Practical – a curse

When we are growing up, we rarely analyze our own personalities. Often we are told how we are and we just start to believe that. Often times if what we are told doesn’t sit well with us we get upset and angry, thinking that the person whose opinion that is is just being mean.

So where do we really get our natures from? From my analysis, we learn from the people who we surround ourselves with. Our parents, our siblings, our friends. We don’t even realize it but our mannerism are shaped by watching our parents whether we like it or not. We also learn from what we are told about ourselves in comparison to others or just from expectations we meet or don’t meet.

Then we go to school and teachers and peers shape us. We are either natural leaders and are constantly bossing others around or natural followers, trying to mimic whoever strikes our fancy. It can even be a teacher. Some of us are neither, we just pave our own paths and take a little from others and create a little of our own way. Often with time if we are given confidence to bloom, our journey shapes us and the real us emerges and if we are fortunate enough to keep learning, we still keep working on this real self to better the final version.

The word that sticks with me, often times as a prick on my side, is ‘Practical’. I am too practical. Which generally translates into: heartless. I was always expected to play the role of the ‘son’ in a family that already had 2 sons.
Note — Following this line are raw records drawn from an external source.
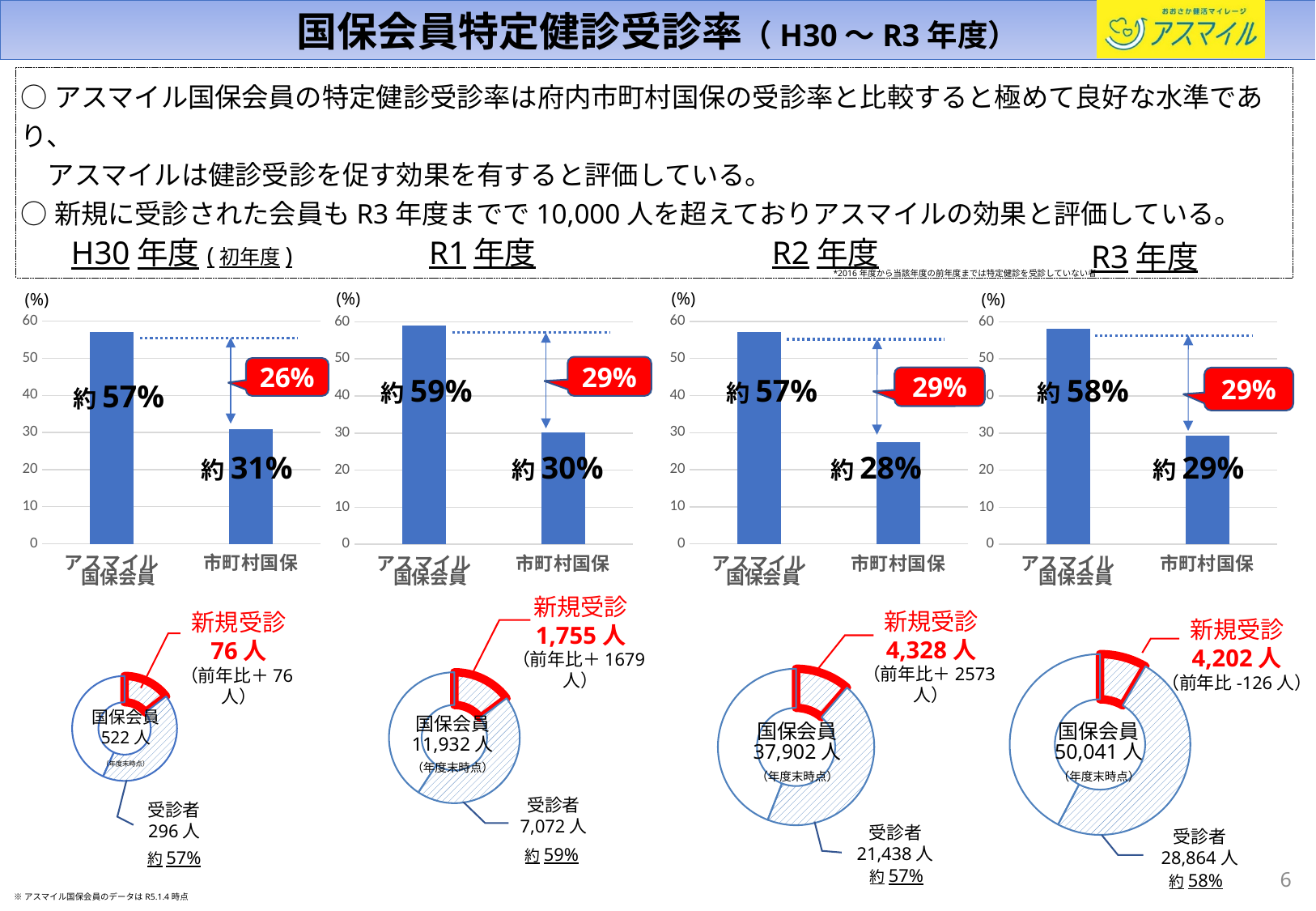
In the R3年度 bar chart, which category has the higher bar, アスマイル国保会員 or 市町村国保? アスマイル国保会員 In the R1年度 bar chart, what is the value labelled for アスマイル国保会員? 約59% In the R3年度 bar chart, what is the value labelled for 市町村国保? 約29% In the R1年度 bar chart, what difference between the two bars is shown in the red callout? 29% In the R2年度 bar chart, is the value for 市町村国保 greater or less than 30? less In the H30年度 bar chart, what difference between the two bars is shown in the red callout? 26% What kind of chart is used for each 年度 in the upper row of the slide? bar chart In the H30年度 bar chart, what is the value labelled for アスマイル国保会員? 約57% In the H30年度 bar chart, what is the value labelled for 市町村国保? 約31% In the R3年度 donut chart, how many 国保会員 are shown? 50,041人 In the R1年度 donut chart, how many 新規受診 people are shown? 1,755人 In the R2年度 bar chart, what is the value labelled for 市町村国保? 約28%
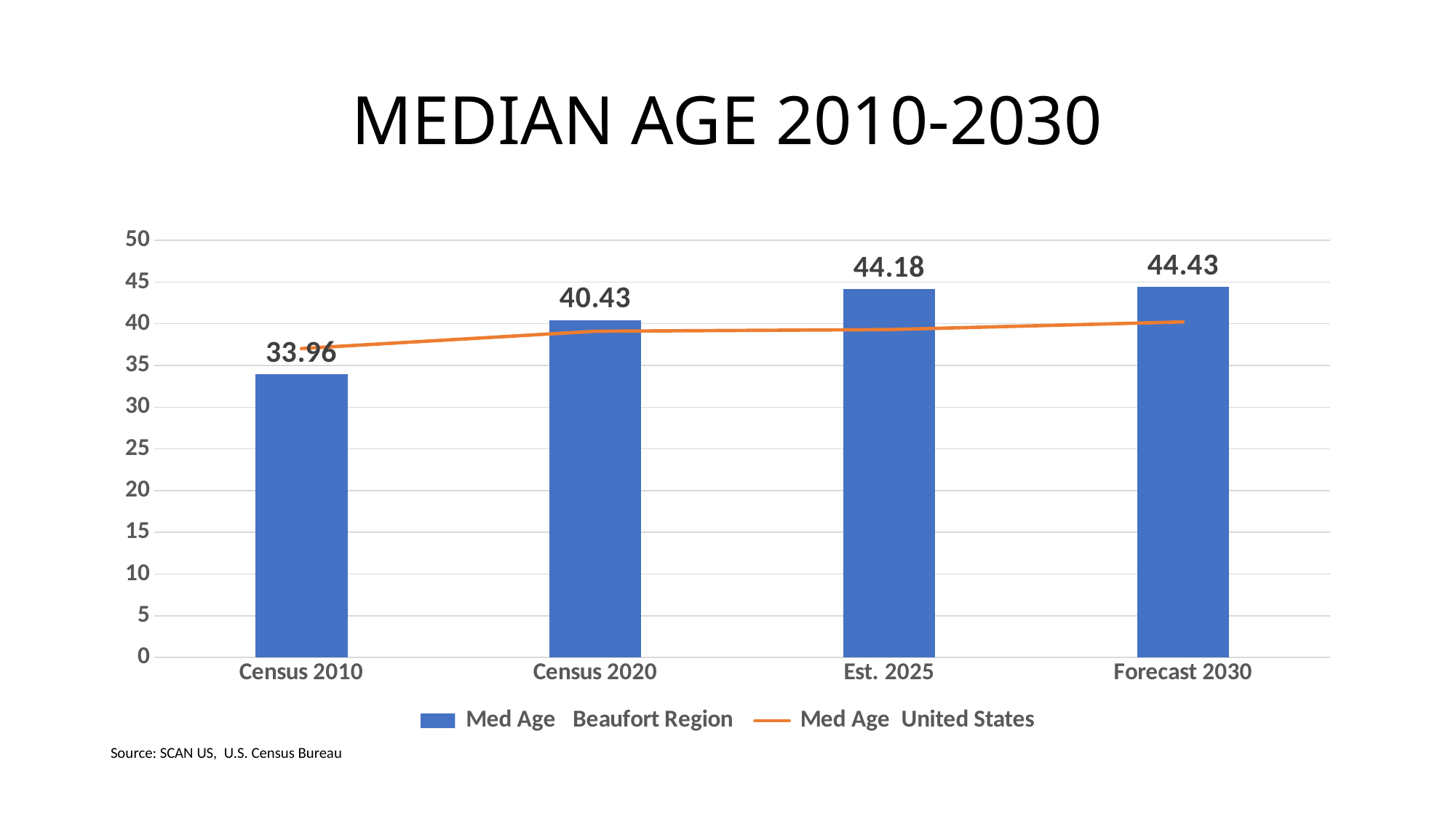
Is the United States median age in Forecast 2030 greater or less than 45? less What is the median age for the Beaufort Region in Forecast 2030? 44.43 Is the Beaufort Region median age higher in Census 2020 or in Est. 2025? Est. 2025 What is the median age for the Beaufort Region in Census 2020? 40.43 What is the median age for the Beaufort Region in Est. 2025? 44.18 Does the Beaufort Region median age rise or fall from Census 2010 to Forecast 2030? rise Which period has the lowest Beaufort Region median age? Census 2010 How many periods are shown on the x axis? 4 What is the difference between the Beaufort Region median age in Census 2020 and Census 2010? 6.47 Which period has the highest Beaufort Region median age? Forecast 2030 How many series does the legend list? 2 What is the median age for the Beaufort Region in Census 2010? 33.96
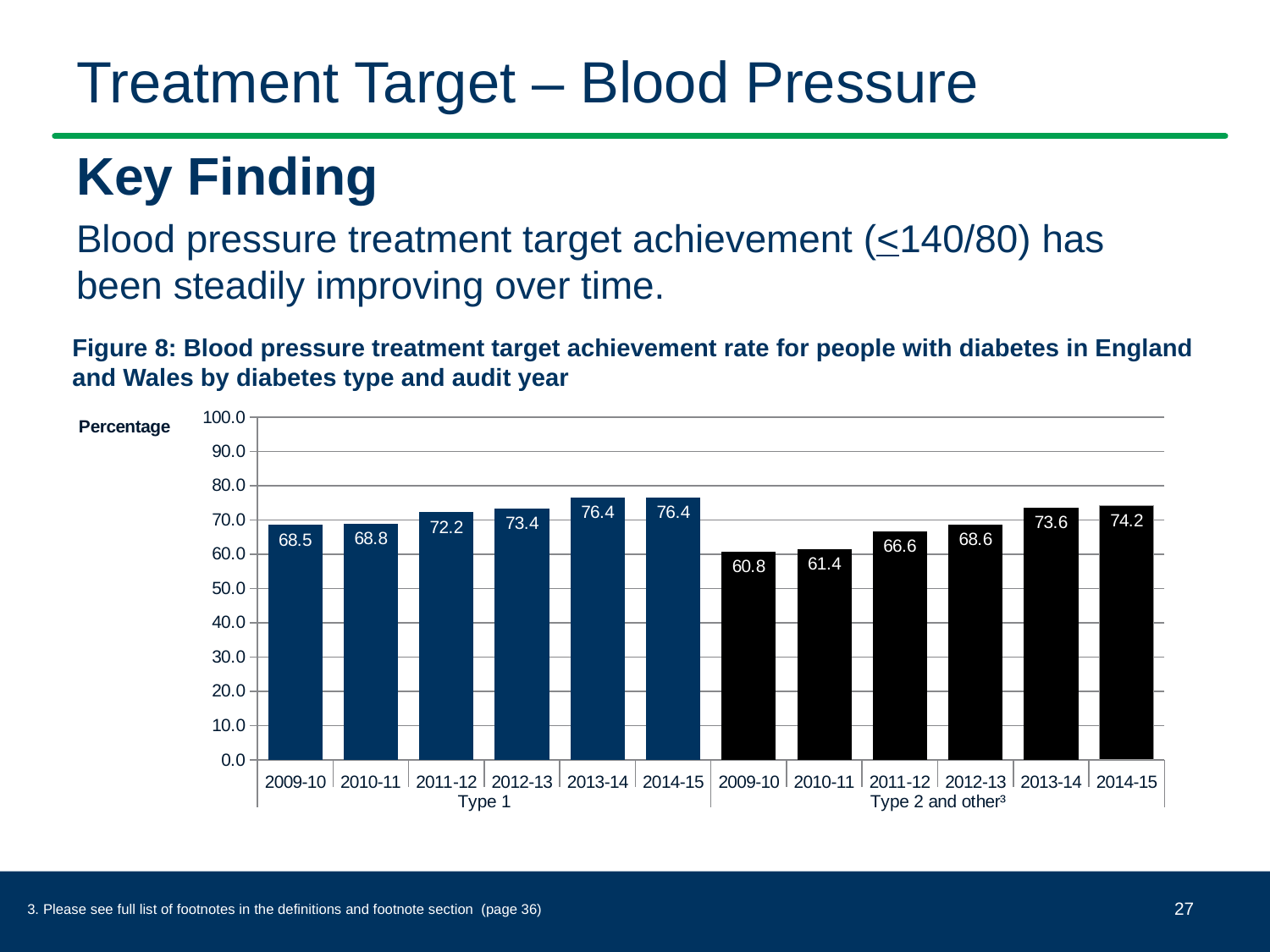
What is the difference between the Type 1 value in 2014-15 and the Type 1 value in 2009-10? 7.9 What is the value for Type 2 and other in 2012-13? 68.6 What is the value for Type 2 and other in 2009-10? 60.8 Which is larger in 2013-14: the Type 1 value or the Type 2 and other value? Type 1 What is the blood pressure treatment target achievement rate for Type 1 in 2014-15? 76.4 Which audit year has the lowest value for Type 1? 2009-10 What kind of chart is shown on the slide? Bar chart How many bars are plotted in the chart? 12 Do the Type 2 and other values rise or fall from 2009-10 to 2014-15? Rise Is the value for Type 2 and other in 2010-11 greater or less than 70.0? less What is the difference between the Type 1 and Type 2 and other values in 2011-12? 5.6 Which audit year has the highest value for Type 2 and other? 2014-15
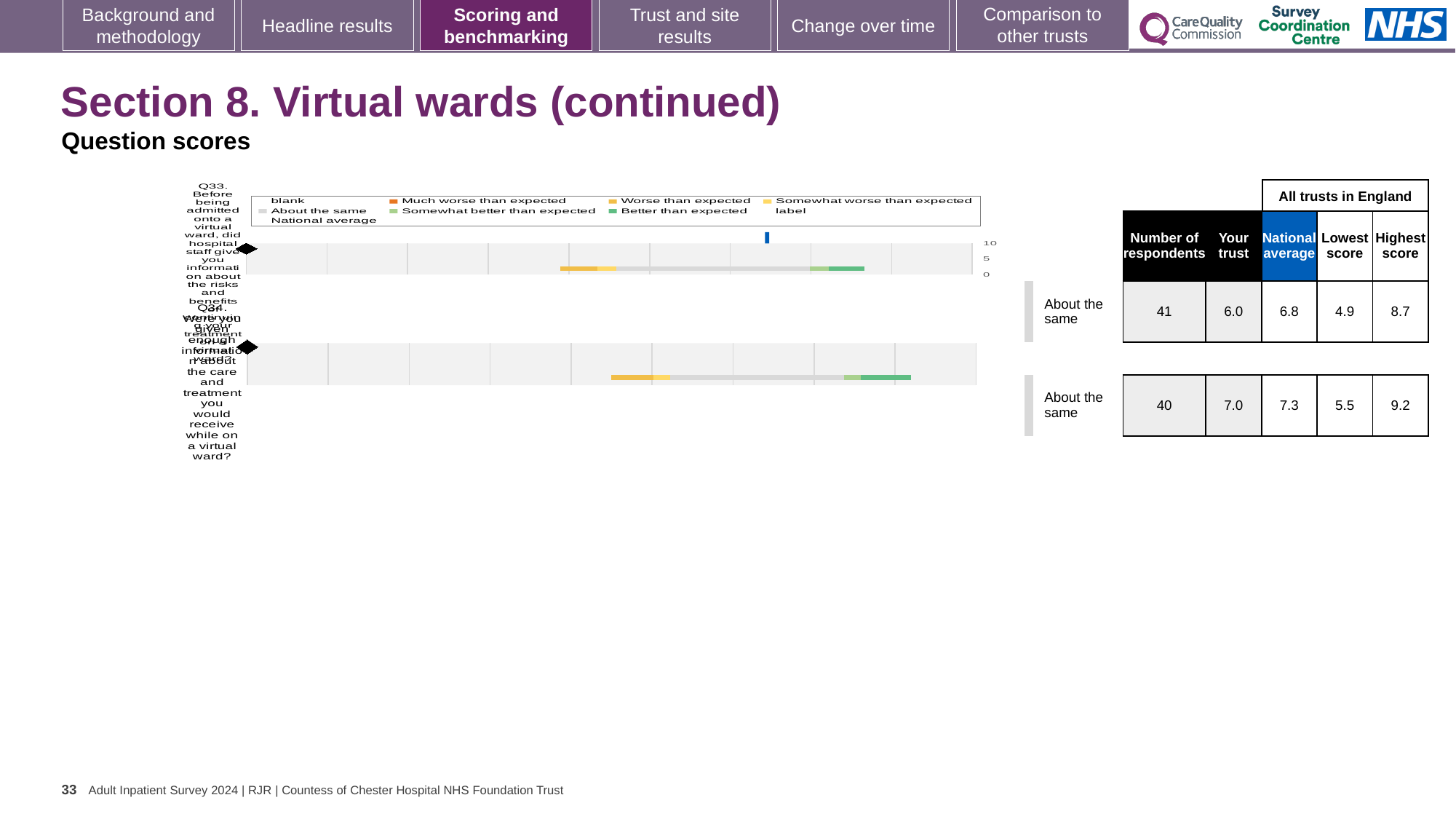
For Q33, what is the difference between the highest and lowest scores among all trusts in England? 3.8 Which benchmark category is shown for Q33? About the same Which question has the higher 'Your trust' score, Q33 or Q34? Q34 What colour represents 'Better than expected' in the chart legend? Green For Q34, what is the difference between the national average and the 'Your trust' score? 0.3 What is the lowest score among all trusts in England for Q33? 4.9 How many questions are plotted on the slide? 2 What is the highest score among all trusts in England for Q34? 9.2 What is the national average score for Q34 (enough information about care and treatment on a virtual ward)? 7.3 How many respondents answered Q33? 41 What is the 'Your trust' score for Q33 (information about the risks and benefits of a virtual ward)? 6.0 What kind of chart is used to show the question scores? Bar chart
I was the one who had to drop my life and take the next flight out to support the sister giving birth or the one getting a divorce. Or the parent who wanted to get something done. One would think that if I was asked to do these things and I was the known ‘practical person’ aka ‘heartless person’, then they would expect practicality from me.

For example if I want help from a creative person I would expect creativity and from an empathetic person, I would expect empathy and support, and therefore I would not really get upset if they gave me that and things didn’t work out. But in my case when I did practical things people were not too happy at times. Especially if their situation didn’t improve.

So when my father said I was the practical daughter, even though he said it in a good way, always relying on me to give the practical solid advice, I usually flinched. It made me feel that I was heartless. That because he couldn’t see my heart and the pain it often carried due to the words of generalization, he didn’t think I had one.

Now when my mother and sisters tell me he visits them in their dreams and I haven’t seen him yet, I often think: He probably thinks they miss him more, need to see him more and I, the practical daughter, am happy and content without his presence and so I don’t really need to see him.

As I look outside my window every night, waiting for a miracle – that maybe I will get some sign, I go to bed thinking: why would I ? I am the practical person who doesn’t really need it, right?